Where previous entries provided maps and disguises to allow inconspicuous and considerable planning, Absolution turns a series of patience and puzzling into a clumsily built stealth-shooter that incessantly tugs 47 along by the nuts. Gone are the satellite maps and effective disguises in the names of narrative and “realism”, butchered is the art of subtlety and freedom at the behest of set-pieces and spectacle. Hits – assuming you’re even give one, and then assuming you’re actually allowed to attempt it yourself instead of watching a cutscene – are no longer planned, but stumbled through blindly.
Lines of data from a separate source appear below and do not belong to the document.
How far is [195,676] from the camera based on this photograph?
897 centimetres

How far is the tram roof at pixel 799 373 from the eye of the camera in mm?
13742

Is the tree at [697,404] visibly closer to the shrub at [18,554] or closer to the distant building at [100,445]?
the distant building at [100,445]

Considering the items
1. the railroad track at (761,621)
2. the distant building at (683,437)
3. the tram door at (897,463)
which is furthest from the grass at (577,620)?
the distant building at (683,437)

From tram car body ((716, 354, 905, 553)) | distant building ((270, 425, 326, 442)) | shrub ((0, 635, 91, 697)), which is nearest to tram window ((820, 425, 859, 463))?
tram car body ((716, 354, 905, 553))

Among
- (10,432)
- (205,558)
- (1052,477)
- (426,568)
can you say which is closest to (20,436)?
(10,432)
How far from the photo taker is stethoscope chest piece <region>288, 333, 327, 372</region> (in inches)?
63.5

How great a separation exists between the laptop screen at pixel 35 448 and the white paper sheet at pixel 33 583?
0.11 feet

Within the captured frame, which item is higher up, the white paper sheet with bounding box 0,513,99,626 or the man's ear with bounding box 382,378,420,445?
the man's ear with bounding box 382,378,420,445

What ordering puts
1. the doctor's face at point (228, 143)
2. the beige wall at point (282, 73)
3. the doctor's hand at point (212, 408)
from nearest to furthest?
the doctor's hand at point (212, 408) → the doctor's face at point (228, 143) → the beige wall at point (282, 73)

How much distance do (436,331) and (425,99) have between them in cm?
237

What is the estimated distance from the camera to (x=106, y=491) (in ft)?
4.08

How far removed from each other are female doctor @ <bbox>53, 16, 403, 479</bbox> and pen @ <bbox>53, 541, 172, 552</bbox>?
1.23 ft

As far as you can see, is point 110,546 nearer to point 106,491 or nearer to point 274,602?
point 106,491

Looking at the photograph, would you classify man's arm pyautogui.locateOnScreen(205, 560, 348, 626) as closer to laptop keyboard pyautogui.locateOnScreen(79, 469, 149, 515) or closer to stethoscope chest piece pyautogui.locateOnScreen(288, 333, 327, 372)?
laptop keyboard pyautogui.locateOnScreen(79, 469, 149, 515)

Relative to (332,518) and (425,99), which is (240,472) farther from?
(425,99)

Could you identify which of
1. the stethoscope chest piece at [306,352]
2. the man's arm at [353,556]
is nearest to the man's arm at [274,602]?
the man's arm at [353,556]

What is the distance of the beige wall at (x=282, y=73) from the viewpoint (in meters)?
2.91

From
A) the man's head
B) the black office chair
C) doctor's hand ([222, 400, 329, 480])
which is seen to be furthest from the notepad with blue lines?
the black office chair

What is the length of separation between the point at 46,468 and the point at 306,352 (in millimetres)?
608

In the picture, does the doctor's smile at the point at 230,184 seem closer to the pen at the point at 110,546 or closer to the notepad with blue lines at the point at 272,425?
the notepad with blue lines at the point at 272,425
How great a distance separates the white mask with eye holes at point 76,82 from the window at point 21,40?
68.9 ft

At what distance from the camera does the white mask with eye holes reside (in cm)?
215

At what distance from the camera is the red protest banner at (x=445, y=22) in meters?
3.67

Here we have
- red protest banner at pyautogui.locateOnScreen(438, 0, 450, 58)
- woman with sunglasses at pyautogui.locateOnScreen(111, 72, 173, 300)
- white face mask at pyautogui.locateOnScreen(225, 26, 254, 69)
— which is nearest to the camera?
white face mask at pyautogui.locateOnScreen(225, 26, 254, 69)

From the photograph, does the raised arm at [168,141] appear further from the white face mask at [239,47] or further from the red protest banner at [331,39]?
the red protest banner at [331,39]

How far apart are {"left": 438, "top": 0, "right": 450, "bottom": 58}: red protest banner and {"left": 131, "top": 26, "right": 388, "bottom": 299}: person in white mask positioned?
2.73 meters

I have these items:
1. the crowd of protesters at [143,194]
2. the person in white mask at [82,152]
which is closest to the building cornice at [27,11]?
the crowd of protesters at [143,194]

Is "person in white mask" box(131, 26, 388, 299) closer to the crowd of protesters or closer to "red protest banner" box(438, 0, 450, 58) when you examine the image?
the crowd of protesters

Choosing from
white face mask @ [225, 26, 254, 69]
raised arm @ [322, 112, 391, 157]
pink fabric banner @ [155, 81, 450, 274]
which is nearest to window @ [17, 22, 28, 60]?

Whilst Absolution may pretend that disguises are still relevant, guards can now almost-immediately see through them if they’re wearing the same thing: as most levels are occupied by only one NPC type, they become absolutely useless. When coupled with an annoyingly tight camera, levels which are mere corridor runs and the omniscient, forever scrutinising AI, the result is an infuriatingly constricting experience punctuated by my own sobs of what could – and ruddy well should – have been.

Absolution’s killing blow is its focus on plot. Fudging mechanics almost perfected by its predecessor over 6 years ago quite so spectacularly as it manages to do is one thing; doing so to give way for one of the single-most turgid, achingly stupid pieces of writing I’ve ever had to sit through and endure is another. Whilst the series has always held a peculiar fascination for its ridiculous clone mythology that’s not entirely dissimilar to that of a young boy’s for his dick, it’s never presented it in such an obnoxious, overbearing and flat-out laughable way. Likewise, where previous entries, Blood Money in particular, have used the hyper-sexualisation of incredibly obnoxious background characters to filter the world through the eyes of a near-enough asexual clone assassin, Absolution has you sit and watch as such pricks are endlessly rammed down your throat. It is suffocating.

Despite being a relentlessly irritating masterclass in laziness and misplaced priorities however, the accompanying, nausea-induced claustrophobia caused by Absolution’s design and narrative ultimately prove themselves to be entirely appropriate. Because if nothing else, playing Absolution is like watching the series choke and ‘bate itself to death in front of your very eyes. An insufferably self-indulgent piece of wank, from beginning to end.